Pete Finnigan's Oracle Security Weblog

This is the weblog for Pete Finnigan. Pete works in the area of Oracle security and he specialises in auditing Oracle databases for security issues. This weblog is aimed squarely at those interested in the security of their Oracle databases.

[Previous entry: "CERT Issues Alert for Oracle"] [Next entry: "DBMS_SCHEDULER as a new alternative for DBMS_JOB by Patrick Sinke"]

Oracles default password scanner released with CPU April 2006

I have just downloaded the default password scanner released with the April 2006 CPU. This is only available via metalink and is referenced in the CPU advisory. The Metalink note 361482.1 to access the tool decsribes what it is, how to download it, where to use it etc. This note then references a patch that can be downloaded that includes an SQL script and a detailed document about default passwords.

The script is a simple select statement that checks if the username exists with the known password hash for each default user. This is different to my own default password scanner as mine also includes details of the actual password. The new Oracle tool does not include the passwords.

The tool includes around 689 passwords. The big difference with this tool and mine also is that it includes a lot of PeopleSoft default accounts and also some JD Edwards accounts. I guess we both include most of the E-Business Suite ones.

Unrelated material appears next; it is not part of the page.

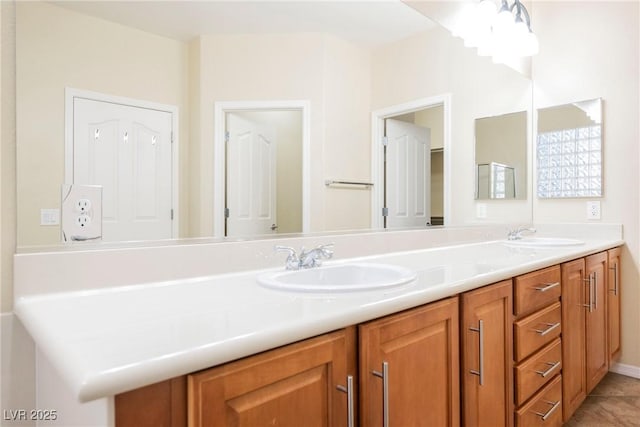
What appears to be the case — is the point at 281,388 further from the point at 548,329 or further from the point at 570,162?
the point at 570,162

The document is excellent though. It includes details of all default accounts listed in the tool and also details on how to change the passwords. This is very useful as some accounts you cannot simply change the password in the database you also need to change it in config files or elsewhere.

This is a useful tool and worth downloading. So come on Oracle make the document and the tool publically available!!! not just from Metalink.